* [What to produce] Would you retype the listing word for word, skipping its pictures?

* [Data]
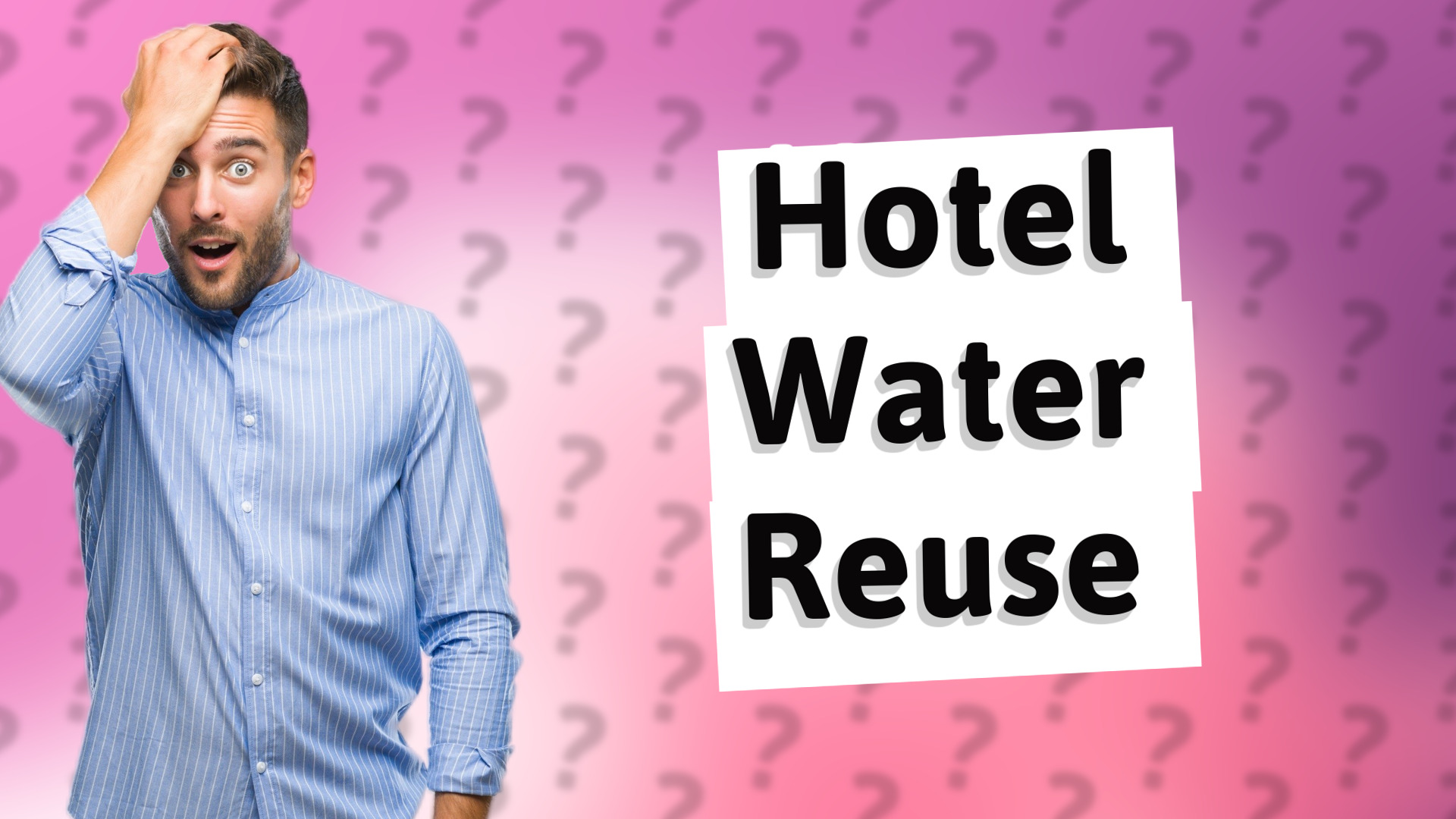 Hotel Water Reuse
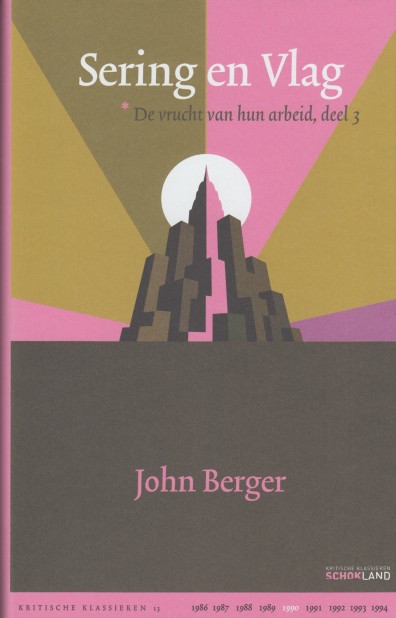 Berger, John - Sering en vlag. De vrucht van hun arbeid, deel 3.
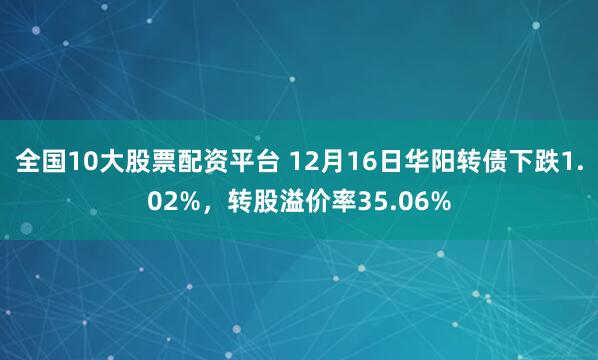 全国10大股票配资平台 12月16日华阳转债下跌1.02%，转股溢价率35.06%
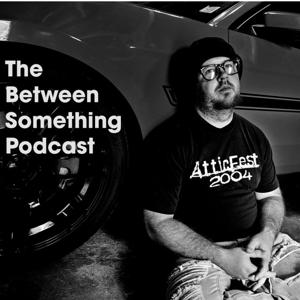 The Between Something Podcast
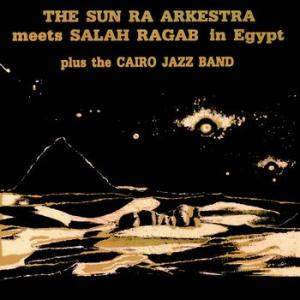 sun ra arkestra meets salah ragab (plus the cairo jazz band): in egypt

* [Finished exercise]
 Hotel Water Reuse
 Berger, John - Sering en vlag. De vrucht van hun arbeid, deel 3.
 全国10大股票配资平台 12月16日华阳转债下跌1.02%，转股溢价率35.06%
 The Between Something Podcast
 sun ra arkestra meets salah ragab (plus the cairo jazz band): in egypt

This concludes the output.